[v2,3/3] ref-filter: populate symref from iterator

Message ID	3e147e7d850773f44b48d1b86e89aef1415a0ccd.1722524334.git.gitgitgadget@gmail.com (mailing list archive)
State	Superseded
Headers	show Received: from mail-wm1-f53.google.com (mail-wm1-f53.google.com [209.85.128.53]) (using TLSv1.2 with cipher ECDHE-RSA-AES128-GCM-SHA256 (128/128 bits)) (No client certificate requested) by smtp.subspace.kernel.org (Postfix) with ESMTPS id 2F5491A721D for <git@vger.kernel.org>; Thu, 1 Aug 2024 14:59:04 +0000 (UTC) Message-Id: <3e147e7d850773f44b48d1b86e89aef1415a0ccd.1722524334.git.gitgitgadget@gmail.com> In-Reply-To: <pull.1712.v2.git.git.1722524334.gitgitgadget@gmail.com> References: <pull.1712.git.git.1717694800.gitgitgadget@gmail.com> <pull.1712.v2.git.git.1722524334.gitgitgadget@gmail.com> Date: Thu, 01 Aug 2024 14:58:54 +0000 Subject: [PATCH v2 3/3] ref-filter: populate symref from iterator Fcc: Sent Content-Type: text/plain; charset=UTF-8 Content-Transfer-Encoding: 8bit Precedence: bulk MIME-Version: 1.0 To: git@vger.kernel.org Cc: Phillip Wood <phillip.wood123@gmail.com>, Kristoffer Haugsbakk <code@khaugsbakk.name>, Jeff King <peff@peff.net>, Patrick Steinhardt <ps@pks.im>, =?utf-8?q?Jean-No=C3=ABl?= Avila <avila.jn@gmail.com>, Linus Arver <linusarver@gmail.com>, John Cai <johncai86@gmail.com>, John Cai <johncai86@gmail.com> From: John Cai <johncai86@gmail.com>
Series	keep track of unresolved value of symbolic-ref in ref iterators \| expand [v2,0/3] keep track of unresolved value of symbolic-ref in ref iterators [v2,1/3] refs: keep track of unresolved reference value in iterators [v2,2/3] refs: add referent to each_ref_fn [v2,3/3] ref-filter: populate symref from iterator

John Cai Aug. 1, 2024, 2:58 p.m. UTC

From: John Cai <johncai86@gmail.com>

With a previous commit, the reference the symbolic ref points to is saved
in the ref iterator records. Instead of making a separate call to
resolve_refdup() each time, we can just populate the ref_array_item with
the value from the iterator.

Signed-off-by: John Cai <johncai86@gmail.com>
---
 ref-filter.c | 12 +++++++-----
 1 file changed, 7 insertions(+), 5 deletions(-)

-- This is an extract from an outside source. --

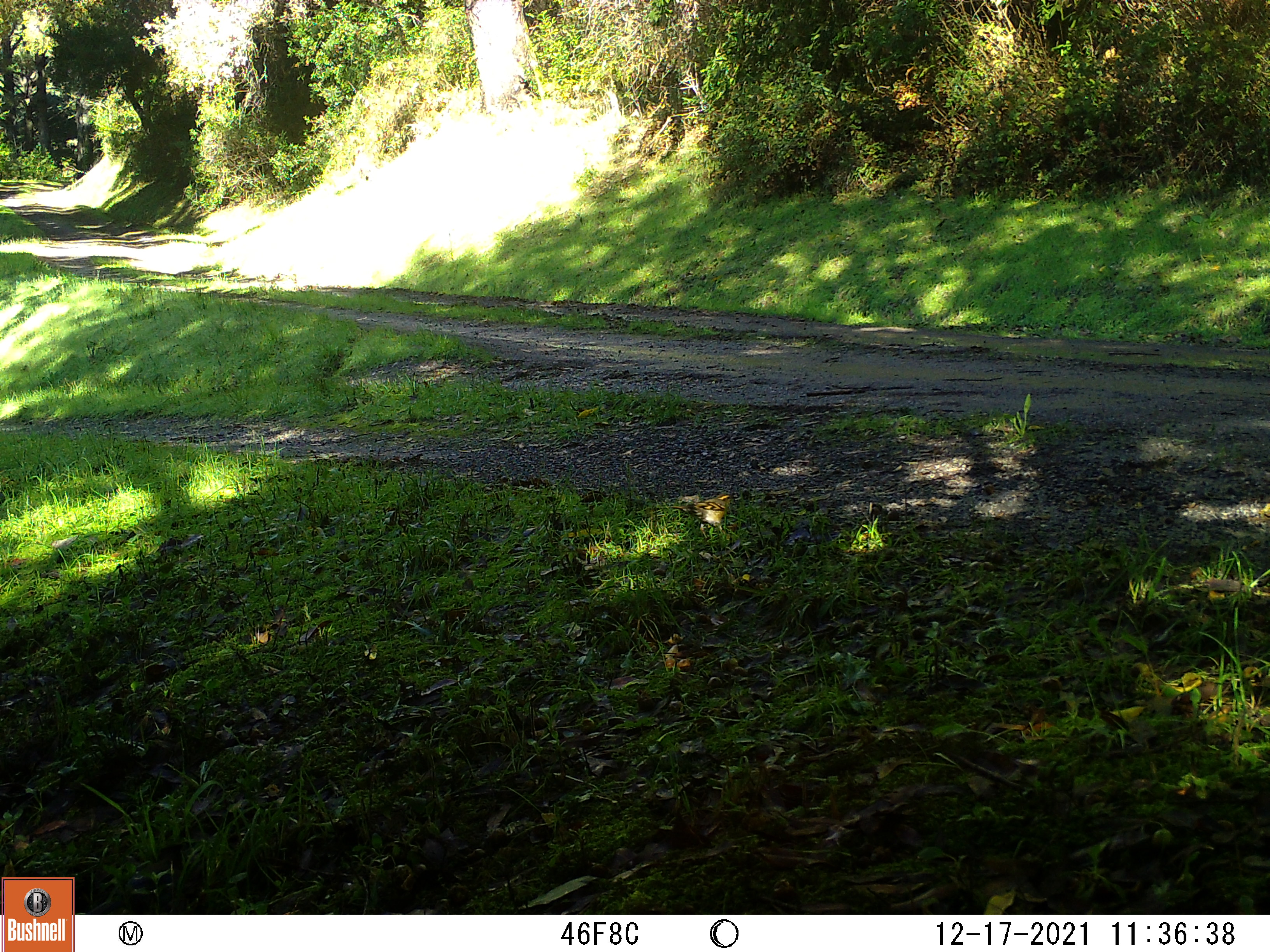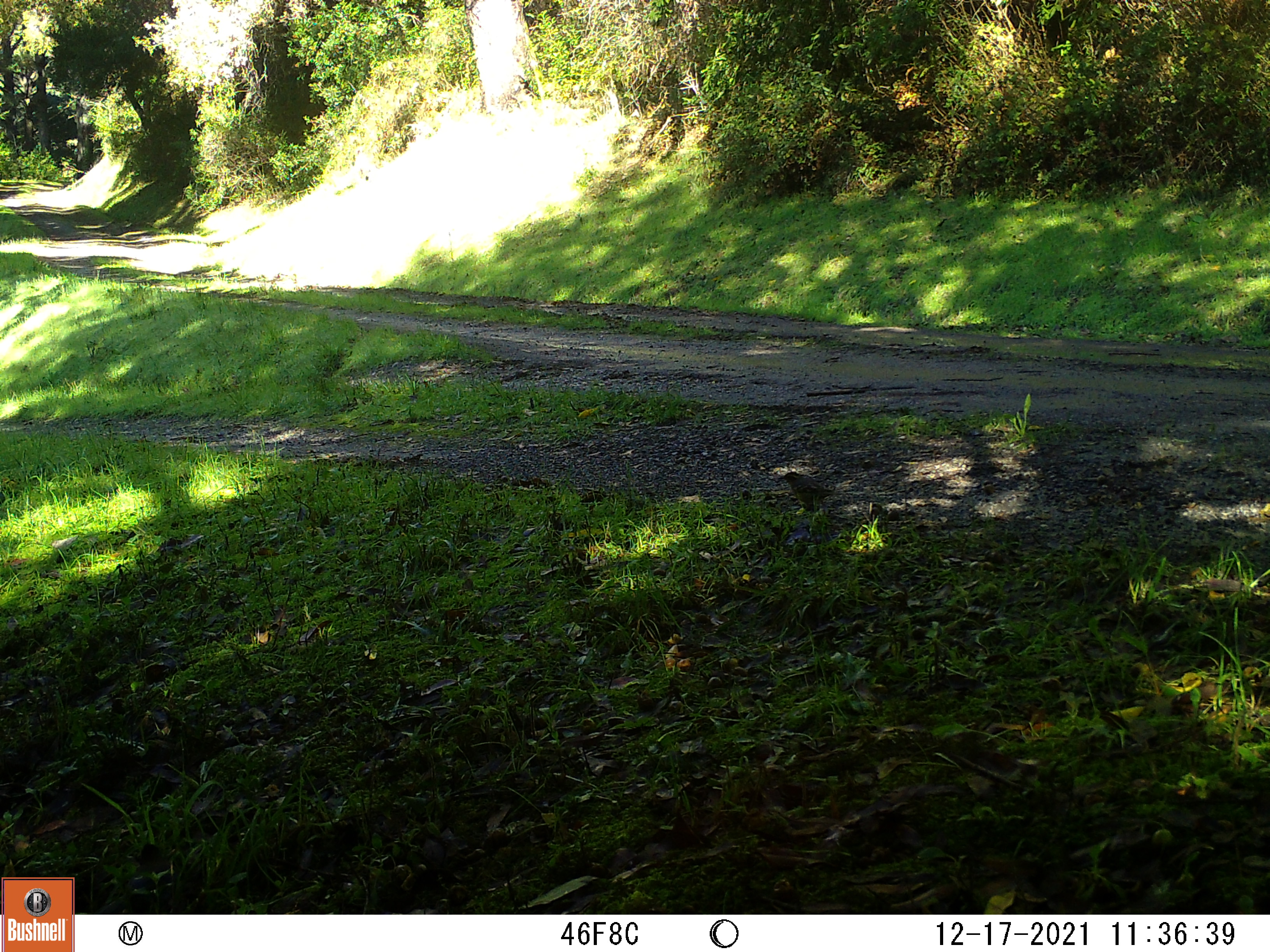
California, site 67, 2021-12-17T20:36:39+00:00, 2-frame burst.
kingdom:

Junio C Hamano Aug. 1, 2024, 4:43 p.m. UTC | #1

"John Cai via GitGitGadget" <gitgitgadget@gmail.com> writes:

> @@ -2852,6 +2852,8 @@ static struct ref_array_item *apply_ref_filter(const char *refname, const struct
>  	ref->commit = commit;
>  	ref->flag = flag;
>  	ref->kind = kind;
> +	if (flag & REF_ISSYMREF)
> +		ref->symref = xstrdup_or_null(referent);

The same reaction as [1/3].  Doesn't the null-ness of referent
convey the same information as the ISSYMREF bit in flag?  IOW,
can't we do this assignment unconditionally?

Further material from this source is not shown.